Posted January 25, 2024 by Nicky in Reviews / 2 Comments

Review – The History of Wales in Twelve Poems

The History of Wales in Twelve Poems

by M. Wynn Thomas, Ruth Jên Evans

Genres: Poetry, Non-fiction
Pages: 127
Rating: four-stars
Synopsis:

Down the centuries, poets have provided Wales with a window onto its own distinctive world. This book gives a sense of the view seen through that special window in twelve illustrated poems, each bringing very different periods and aspects of the Welsh past into focus.

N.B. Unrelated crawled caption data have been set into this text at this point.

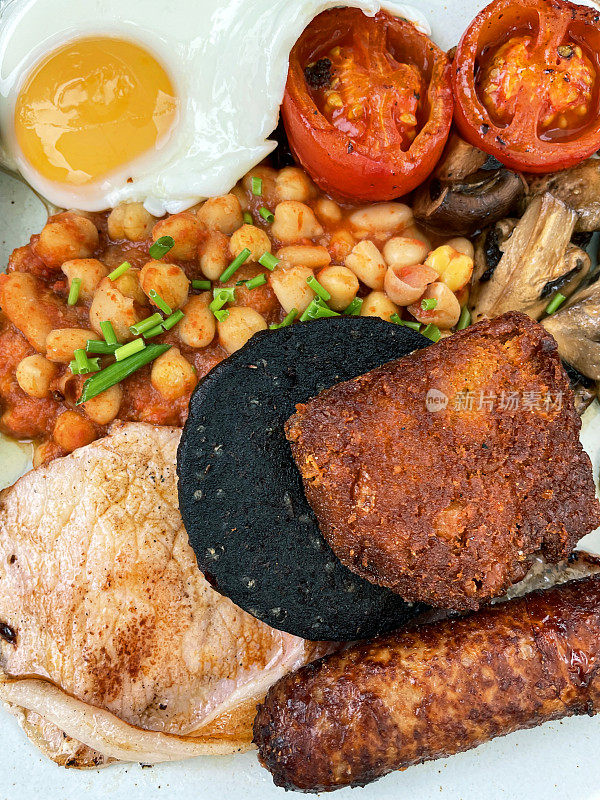 全帧图像盘全英式早餐，单面煎蛋，香肠，培根，黑布丁，土豆，蘑菇，番茄和烤豆，高架视野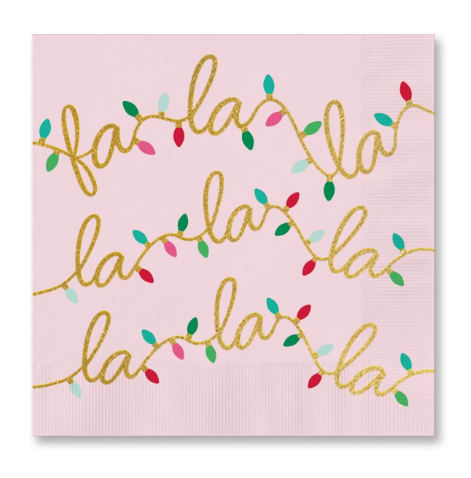 Graphic design on a light pink paper napkin featuring festive fa la la typography in gold glitter script adorned with a string of colorful Christmas light bulbs in red, teal, and magenta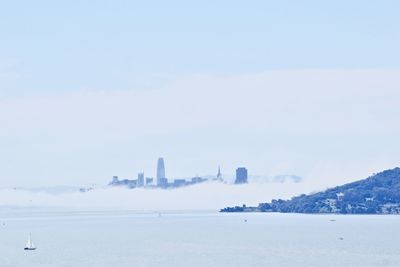 View of city by sea against sky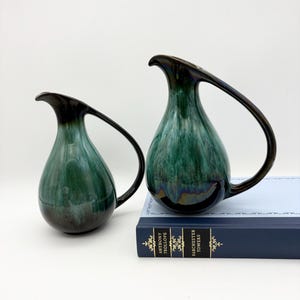 May include: Two ceramic pitchers with a glossy, teal and dark green glaze. The pitchers have a teardrop shape with a curved handle and a dark brown rim. One pitcher is smaller than the other. The larger pitcher rests on a blue book.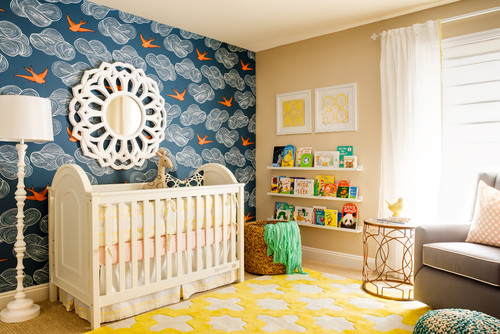 colourful nursery with abstract prints in blues and yellows
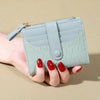 A hand holds a light mint green PU leather wallet with a double-zip closure and card slots.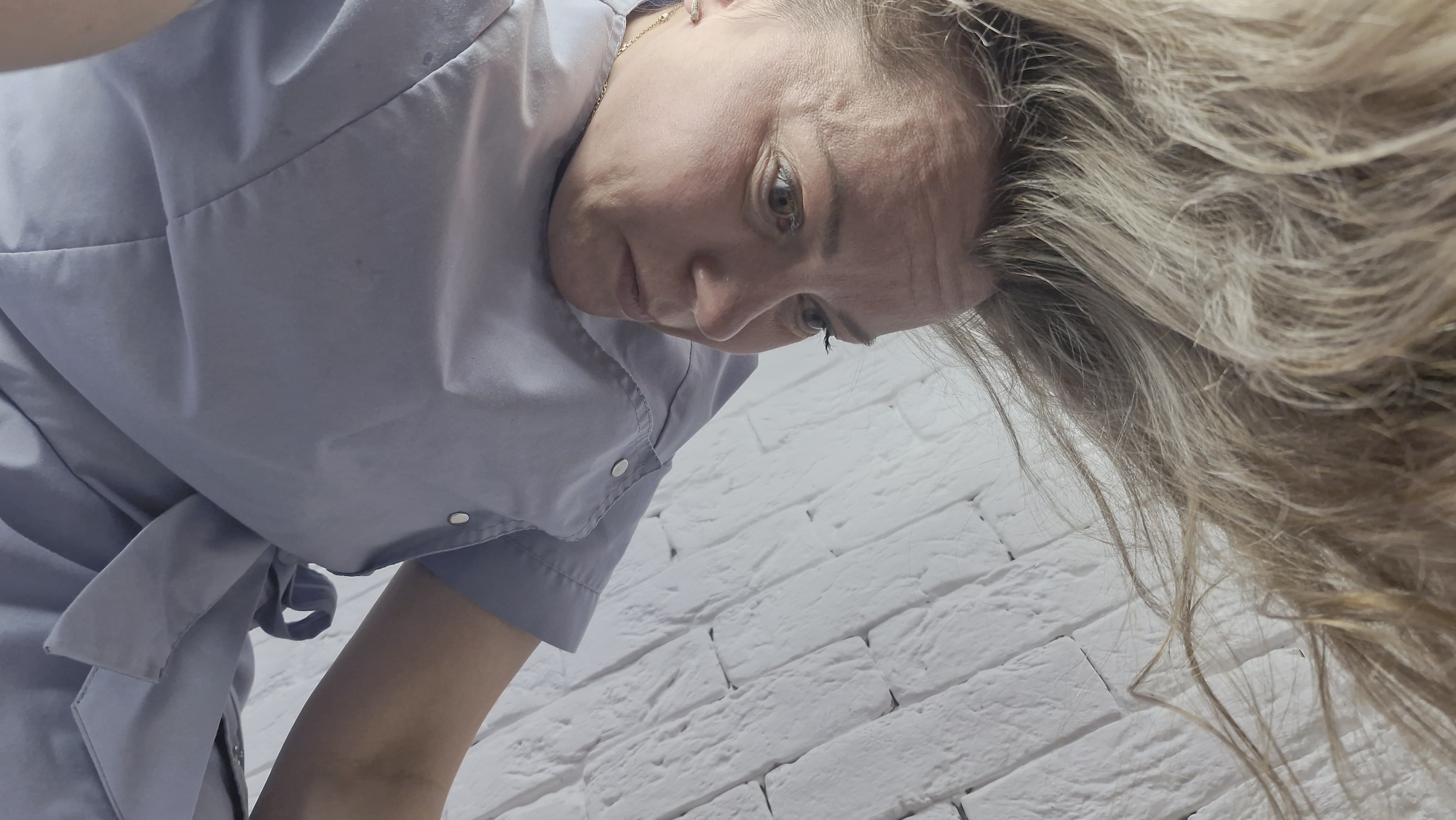 An eye-level shot captures a woman with blonde hair, dressed in a light blue professional uniform, looking downwards with a focused expression. The camera is positioned below her, angled upwards, suggesting she is leaning over an object or person out of frame. Her long, light-colored hair falls loosely around her face and across the right side of the image. She has fair skin, light-colored eyes, and visible fine lines on her forehead and around her eyes. A small gold earring is visible on her left ear.
She is wearing a light blue tunic or smock-style top, featuring snap buttons and a tie-waist detail on the left side, indicative of professional attire. The background is a textured white brick wall, suggesting an indoor professional environment such as a clinic, salon, or workspace. Her attentive gaze implies she is engaged in a task requiring concentration. No text is visible in the image. The scene is set in Otchor, Russia.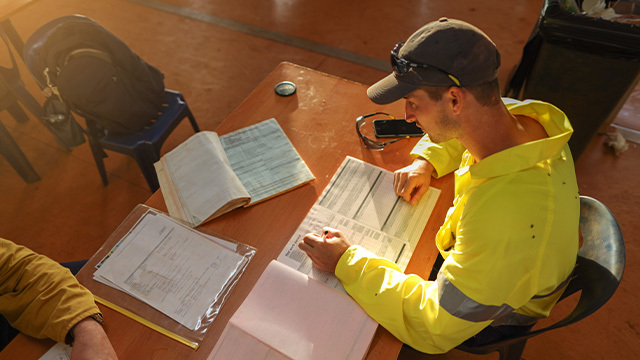 Worker writing down management plan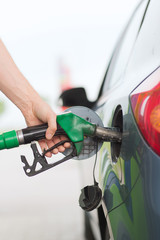 man pumping gasoline fuel in car at gas station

Together, they give the flavour of a poetic tradition, both ancient and modern, in the Welsh language and in English, that is internationally renowned for its distinction and continuing vibrancy.

M. Wynn Thomas’ history of Wales in twelve poems taps into one of my favourite genres: giving a history of a time or place through objects or similar, using them as a window to look around at their context and what produced them, how they fit into it. It’s a pretty brief volume, presenting each poem alongside its translation (where necessary, since they’re not all in Welsh), and adding in the art of Ruth Jên Evans for illustration.

The art is all black and white, with thick lines — it’s pretty striking. The choice of poems is something I’d find difficult to comment on, but Thomas’ notes on each use them exactly as I’d hope, giving something of their context and trying to unlock what they say about Wales (sometimes intentionally, sometimes as a side-effect of the poet’s main intent).

I enjoyed it, though I wouldn’t view it as a full history or as having a very strong sense of continuity from poem to poem — it’s more like twelve poems were chosen as little windows to illuminate a topic of interest, rather than them showing a consistent line of developing a theme (though they are given in chronological order).